The girls are all daughters or creations of men with ties to a mysterious group called the Société des Alchimistes, which appears to have something to do with a series of gruesome murders of ladies of negotiable affection in Whitechapel, which Holmes and Watson are also consulting upon. The murdered women have all had body parts removed, and the only available description of who they’d been seen with sounds very like the supposedly late Edward Hyde.

If you’re a big old Gothics nerd like me, one of the most fun aspects of the story is the sheer number of old classics that Goss manages to squish into this novel. In addition to the five young women and the aforementioned Holmes and Watson, the madman Renfield from Dracula pops up as a fairly important secondary character, as does Dr. John Seward from the insane asylum and Dr. Van Helsing, although the latter only in the form of letters. I kept half-expecting Mrs.
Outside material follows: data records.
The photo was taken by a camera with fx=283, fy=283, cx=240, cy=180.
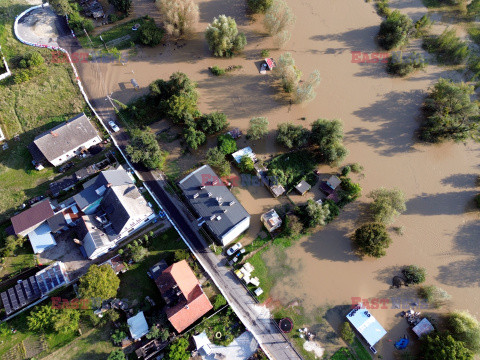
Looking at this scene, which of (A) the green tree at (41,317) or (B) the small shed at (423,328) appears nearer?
(A) the green tree at (41,317)

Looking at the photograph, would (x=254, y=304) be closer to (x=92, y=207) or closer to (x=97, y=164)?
(x=92, y=207)

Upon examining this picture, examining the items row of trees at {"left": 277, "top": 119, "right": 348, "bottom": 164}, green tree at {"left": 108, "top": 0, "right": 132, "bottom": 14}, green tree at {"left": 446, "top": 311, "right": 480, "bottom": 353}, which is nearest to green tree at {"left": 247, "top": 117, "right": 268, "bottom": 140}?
row of trees at {"left": 277, "top": 119, "right": 348, "bottom": 164}

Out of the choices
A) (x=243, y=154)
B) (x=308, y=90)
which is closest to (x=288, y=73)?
(x=308, y=90)

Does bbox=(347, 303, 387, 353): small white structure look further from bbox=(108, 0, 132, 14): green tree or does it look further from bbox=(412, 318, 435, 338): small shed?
bbox=(108, 0, 132, 14): green tree

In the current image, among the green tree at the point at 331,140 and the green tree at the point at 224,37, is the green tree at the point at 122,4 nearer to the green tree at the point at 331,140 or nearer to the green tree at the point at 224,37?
the green tree at the point at 224,37

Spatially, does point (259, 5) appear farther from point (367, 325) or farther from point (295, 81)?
point (367, 325)

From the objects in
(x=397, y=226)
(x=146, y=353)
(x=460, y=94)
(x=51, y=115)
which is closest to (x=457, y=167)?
(x=460, y=94)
Poole, Mary’s housekeeper, to turn out to be Grace Poole from Jane Eyre, although if she is it’s not addressed in this book. I was also pleased to find a reference to The Castle of Otranto.

With this many other works crammed into it, it is good that the book doesn’t take itself overly seriously. The girls’ commentary occasionally dips into a distinctly modern register, and, of course, the book’s not nearly as dense as any genuine Victorian writing at all. Most of the plot is a sort of comic caper type of action-mystery, with a lot of gallivanting around London and bits of the English countryside infiltrating circuses and chasing Beast Men and doing amateur detectiving and trying to do it all while managing the deliberately constricting reality of 19th century English women’s clothes, although that last bit is not as modern an invention as you might think, featuring prominently in Wilkie Collins’ classic The Woman in White (although apparently in real 19th century novels, women who spy on other people while wearing insufficient clothes have to fall deliriously ill for weeks immediately afterwards, them’s the rules). It’s also a joyous, empowering, delightful portrayal of friendship and solidarity between women, even women who are very different and who don’t always actually get along that well (especially when Diana’s involved).

I don’t want to give the ending away but suffice to say that while the girls and Holmes and Watson do technically solve the Whitechapel murders, the Société des Alchimistes is not an easy foe to vanquish, leaving us with an excellent setup for a sequel as well as a convincing cover for the Whitechapel murders never being officially solved, like with anyone getting arrested for them.

The book is quite light on romantic subplots, which I appreciate. Beatrice has a tragic romantic backstory, although by the time the book is being written by Catherine, Beatrice is more concerned with the suffragist and Rational Dress movements. There are hints of romantic interest between Mary and Holmes, which is cute because Goss doesn’t bring up Holmes’ canonical drug habit at any point. The other girls have decidedly un-romantic backstories re: men’s attention.

I’m already eagerly awaiting the sequel, because reasons, and I highly recommend the book to anyone who likes funny stuff about mad scientists and girl monsters, even if you’re not a huge Gothic lit dork. I would also highly recommend it to anyone else who is a Gothic lit dork who doesn’t take it too seriously, which I would hope would be most of them, since Gothic lit is a bit goofy to start with.